Efficient large-scale machine learning algorithms for genomic sequences
High-throughput sequencing (HTS) has led to many breakthroughs in basic and translational biology research. With this technology, researchers can interrogate whole genomes at single-nucleotide resolution. The large volume of data generated by HTS experiments necessitates the development of novel algorithms that can efficiently process these data. At the advent of HTS, several rudimentary methods were proposed. Often, these methods applied compromising strategies such as discarding a majority of the data or reducing the complexity of the models. This thesis focuses on the development of machine learning methods for efficiently capturing complex patterns from high volumes of HTS data.
First, we focus on on de novo motif discovery, a popular sequence analysis method that predates HTS. Given multiple input sequences, the goal of motif discovery is to identify one or more candidate motifs, which are biopolymer sequence patterns that are conjectured to have biological significance. In the context of transcription factor (TF) binding, motifs may represent the sequence binding preference of proteins. Traditional motif discovery algorithms do not scale well with the number of input sequences, which can make motif discovery intractable for the volume of data generated by HTS experiments. One common solution is to only perform motif discovery on a small fraction of the sequences. Scalable algorithms that simplify the motif models are popular alternatives. Our approach is a stochastic method that is scalable and retains the modeling power of past methods.
Second, we leverage deep learning methods to annotate the pathogenicity of genetic variants. Deep learning is a class of machine learning algorithms concerned with deep neural networks (DNNs). DNNs use a cascade of layers of nonlinear processing units for feature extraction and transformation. Each layer uses the output from the previous layer as its input. Similar to our novel motif discovery algorithm, artificial neural networks can be efficiently trained in a stochastic manner. Using a large labeled dataset comprised of tens of millions of pathogenic and benign genetic variants, we trained a deep neural network to discriminate between the two categories. Previous methods either focused only on variants lying in protein coding regions, which cover less than 2% of the human genome, or applied simpler models such as linear support vector machines, which can not usually capture non-linear patterns like deep neural networks can.
Finally, we discuss convolutional (CNN) and recurrent (RNN) neural networks, variations of DNNs that are especially well-suited for studying sequential data. Specifically, we stacked a bidirectional recurrent layer on top of a convolutional layer to form a hybrid model. The model accepts raw DNA sequences as inputs and predicts chromatin markers, including histone modifications, open chromatin, and transcription factor binding. In this specific application, the convolutional kernels are analogous to motifs, hence the model learning is essentially also performing motif discovery.
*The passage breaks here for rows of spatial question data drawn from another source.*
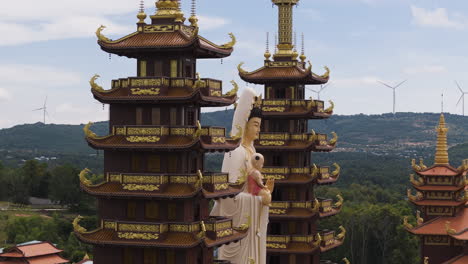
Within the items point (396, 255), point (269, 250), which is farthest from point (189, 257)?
point (396, 255)

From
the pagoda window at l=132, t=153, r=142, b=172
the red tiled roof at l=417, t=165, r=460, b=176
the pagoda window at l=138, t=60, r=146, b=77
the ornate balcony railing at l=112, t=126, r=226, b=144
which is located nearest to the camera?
the ornate balcony railing at l=112, t=126, r=226, b=144

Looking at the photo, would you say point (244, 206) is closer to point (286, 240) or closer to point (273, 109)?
point (286, 240)

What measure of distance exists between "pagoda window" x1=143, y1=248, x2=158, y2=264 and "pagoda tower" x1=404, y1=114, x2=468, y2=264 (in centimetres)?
2644

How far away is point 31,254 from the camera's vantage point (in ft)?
216

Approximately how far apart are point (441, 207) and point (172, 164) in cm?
3048

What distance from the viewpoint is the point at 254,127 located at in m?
49.6

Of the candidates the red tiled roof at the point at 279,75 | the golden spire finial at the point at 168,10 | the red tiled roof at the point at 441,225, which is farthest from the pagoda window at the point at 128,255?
the red tiled roof at the point at 441,225

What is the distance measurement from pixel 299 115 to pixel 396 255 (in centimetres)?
3508

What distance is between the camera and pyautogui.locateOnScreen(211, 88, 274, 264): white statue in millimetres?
47562

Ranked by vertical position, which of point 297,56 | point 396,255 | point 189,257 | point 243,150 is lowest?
point 396,255

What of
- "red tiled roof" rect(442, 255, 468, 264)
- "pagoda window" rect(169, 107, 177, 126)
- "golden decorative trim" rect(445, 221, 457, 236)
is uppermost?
"pagoda window" rect(169, 107, 177, 126)

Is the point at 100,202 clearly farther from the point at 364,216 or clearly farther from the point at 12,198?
the point at 12,198

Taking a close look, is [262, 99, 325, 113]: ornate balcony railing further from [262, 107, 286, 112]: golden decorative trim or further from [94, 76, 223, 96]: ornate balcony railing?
[94, 76, 223, 96]: ornate balcony railing

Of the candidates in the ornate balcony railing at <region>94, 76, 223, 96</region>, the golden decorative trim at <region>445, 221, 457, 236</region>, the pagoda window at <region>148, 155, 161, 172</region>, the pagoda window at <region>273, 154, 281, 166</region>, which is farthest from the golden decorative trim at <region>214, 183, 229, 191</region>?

Compared to a pure convolutional model, the hybrid model requires fewer free parameters to achieve superior performance. We conjecture that the recurrent layer allows our model spatial and orientation dependencies among motifs better than a pure convolutional model can. With some modifications to this framework, the model can accept cell type-specific features, such as gene expression and open chromatin DNase I cleavage, to accurately predict transcription factor binding across cell types. We submitted our model to the ENCODE-DREAM in vivo Transcription Factor Binding Site Prediction Challenge, where it was among the top performing models. We implemented several novel heuristics, which significantly reduced the training time and the computational overhead. These heuristics were instrumental to meet the Challenge deadlines and to make the method more accessible for the research community.
HTS has already transformed the landscape of basic and translational research, proving itself as a mainstay of modern biological research. As more data are generated and new assays are developed, there will be an increasing need for computational methods to integrate the data to yield new biological insights. We have only begun to scratch the surface of discovering what is possible from both an experimental and a computational perspective. Thus, further development of versatile and efficient statistical models is crucial to maintaining the momentum for new biological discoveries.